Repository files navigation

hipBLASLt

hipBLASLt is a library that provides general matrix-matrix operations. It has a flexible API that extends functionalities beyond a traditional BLAS library, such as adding flexibility to matrix data layouts, input types, compute types, and algorithmic implementations and heuristics.

Note

The published hipBLASLt documentation is available at hipBLASLt in an organized, easy-to-read format, with search and a table of contents. The documentation source files reside in the hipBLASLt/docs folder of this repository. As with all ROCm projects, the documentation is open source. For more information, see Contribute to ROCm documentation.

hipBLASLt uses the HIP programming language with an underlying optimized generator as its backend kernel provider.

After you specify a set of options for a matrix-matrix operation, you can reuse these for different inputs.

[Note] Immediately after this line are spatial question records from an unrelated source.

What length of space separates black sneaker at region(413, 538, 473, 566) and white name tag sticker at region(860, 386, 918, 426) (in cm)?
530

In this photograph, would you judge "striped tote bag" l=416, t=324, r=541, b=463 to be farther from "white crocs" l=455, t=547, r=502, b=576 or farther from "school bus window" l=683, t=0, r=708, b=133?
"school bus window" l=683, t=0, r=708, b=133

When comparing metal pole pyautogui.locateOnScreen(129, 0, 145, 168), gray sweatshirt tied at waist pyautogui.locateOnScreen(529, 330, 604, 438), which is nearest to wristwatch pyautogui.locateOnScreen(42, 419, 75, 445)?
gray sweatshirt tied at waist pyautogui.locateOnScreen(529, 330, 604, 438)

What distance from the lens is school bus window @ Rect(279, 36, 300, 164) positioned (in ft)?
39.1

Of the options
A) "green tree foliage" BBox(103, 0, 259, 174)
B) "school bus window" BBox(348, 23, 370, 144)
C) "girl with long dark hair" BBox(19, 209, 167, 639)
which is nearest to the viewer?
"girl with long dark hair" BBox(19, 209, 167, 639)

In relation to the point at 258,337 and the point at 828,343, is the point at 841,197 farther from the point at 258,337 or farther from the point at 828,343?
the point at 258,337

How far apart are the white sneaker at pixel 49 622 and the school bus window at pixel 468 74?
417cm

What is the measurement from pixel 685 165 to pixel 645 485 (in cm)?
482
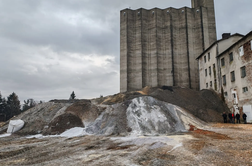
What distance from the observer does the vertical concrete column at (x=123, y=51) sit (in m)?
42.1

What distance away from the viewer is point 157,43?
43406 millimetres

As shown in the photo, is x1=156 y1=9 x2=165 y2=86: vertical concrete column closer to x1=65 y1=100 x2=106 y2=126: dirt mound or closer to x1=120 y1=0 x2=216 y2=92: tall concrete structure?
x1=120 y1=0 x2=216 y2=92: tall concrete structure

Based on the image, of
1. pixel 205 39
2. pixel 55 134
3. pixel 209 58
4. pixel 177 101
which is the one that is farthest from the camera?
pixel 205 39

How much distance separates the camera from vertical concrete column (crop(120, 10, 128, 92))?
4206cm

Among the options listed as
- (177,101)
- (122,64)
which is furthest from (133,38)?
(177,101)

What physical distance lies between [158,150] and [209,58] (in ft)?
82.7

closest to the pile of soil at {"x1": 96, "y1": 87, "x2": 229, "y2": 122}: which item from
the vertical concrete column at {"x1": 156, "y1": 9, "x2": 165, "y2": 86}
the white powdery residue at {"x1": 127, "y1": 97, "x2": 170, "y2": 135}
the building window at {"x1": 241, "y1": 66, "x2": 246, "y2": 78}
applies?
the building window at {"x1": 241, "y1": 66, "x2": 246, "y2": 78}

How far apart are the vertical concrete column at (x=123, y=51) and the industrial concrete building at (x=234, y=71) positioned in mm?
19588

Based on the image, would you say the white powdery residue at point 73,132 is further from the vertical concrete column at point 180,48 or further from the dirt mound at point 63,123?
the vertical concrete column at point 180,48

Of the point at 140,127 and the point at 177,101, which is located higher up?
the point at 177,101

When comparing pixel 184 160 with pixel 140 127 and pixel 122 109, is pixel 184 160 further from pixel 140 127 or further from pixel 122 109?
pixel 122 109

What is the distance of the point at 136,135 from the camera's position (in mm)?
13195

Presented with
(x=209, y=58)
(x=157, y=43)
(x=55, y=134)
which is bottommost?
(x=55, y=134)

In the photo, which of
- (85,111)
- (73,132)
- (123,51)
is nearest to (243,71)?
(85,111)
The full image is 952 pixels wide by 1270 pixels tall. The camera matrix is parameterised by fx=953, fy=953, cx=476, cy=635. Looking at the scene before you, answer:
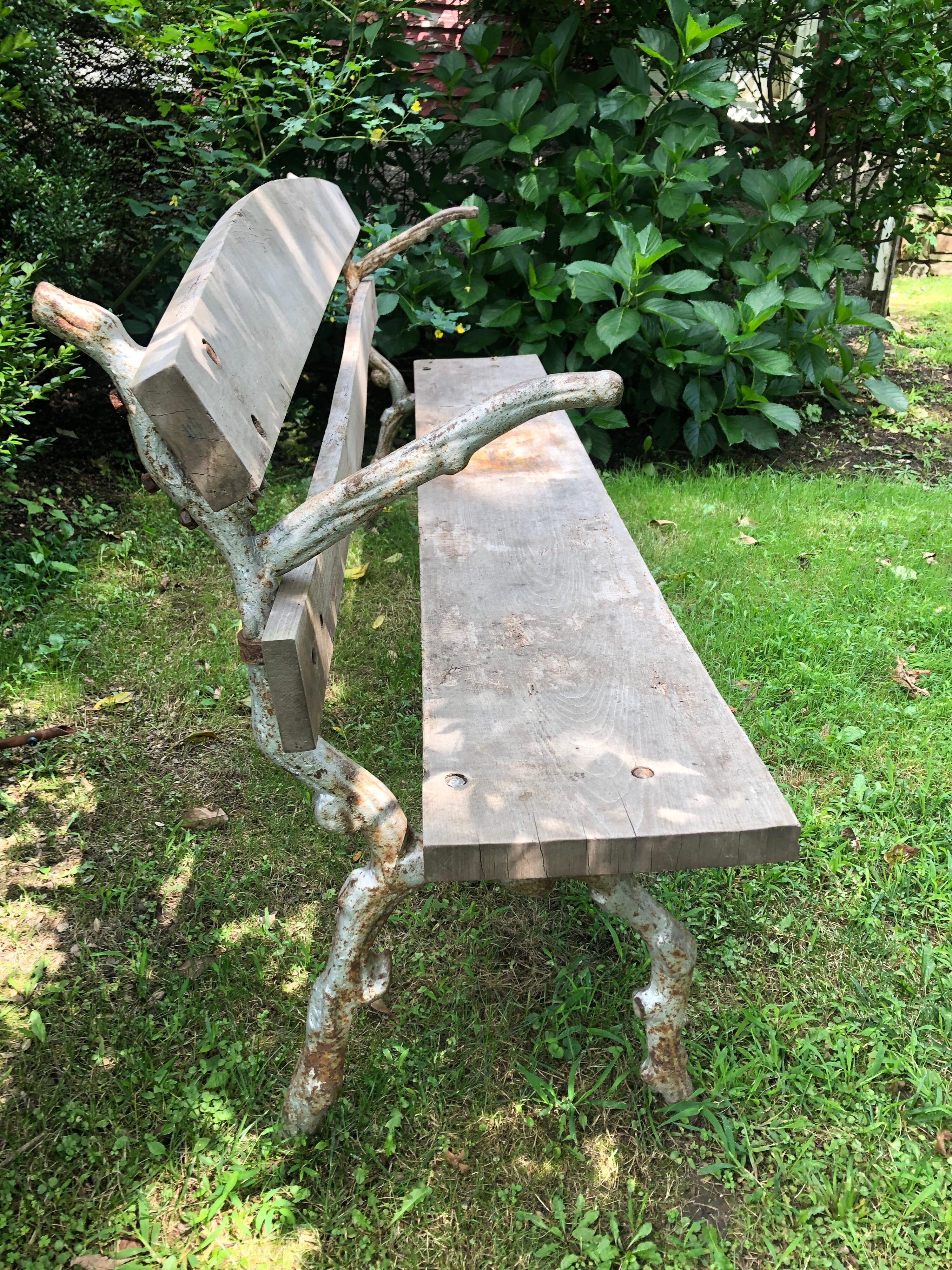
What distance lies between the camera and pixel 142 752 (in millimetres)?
2838

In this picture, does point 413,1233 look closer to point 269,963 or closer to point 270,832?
point 269,963

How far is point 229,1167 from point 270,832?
93 centimetres

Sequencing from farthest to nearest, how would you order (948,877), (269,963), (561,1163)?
(948,877)
(269,963)
(561,1163)

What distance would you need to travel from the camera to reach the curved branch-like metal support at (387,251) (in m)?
3.48

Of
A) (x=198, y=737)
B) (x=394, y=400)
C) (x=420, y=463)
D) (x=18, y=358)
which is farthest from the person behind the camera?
(x=394, y=400)

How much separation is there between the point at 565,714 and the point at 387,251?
2.50m

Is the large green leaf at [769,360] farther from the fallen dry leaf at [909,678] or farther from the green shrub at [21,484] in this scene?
the green shrub at [21,484]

The general matrix-multiply (GEMM) operation is performed by the hipblasLtMatmul API.

The equation is:

$$D = Activation(alpha \cdot op(A) \cdot op(B) + beta \cdot op(C) + bias)$$

Where op( ) refers to in-place operations, such as transpose and non-transpose, and alpha and beta are scalars.

The activation function supports GELU, ReLU, and Swish (SiLU). the bias vector matches matrix D rows and broadcasts to all D columns.

For the supported data types, see Supported data types.

Documentation

Full documentation for hipBLASLt is available at rocm.docs.amd.com/projects/hipBLASLt.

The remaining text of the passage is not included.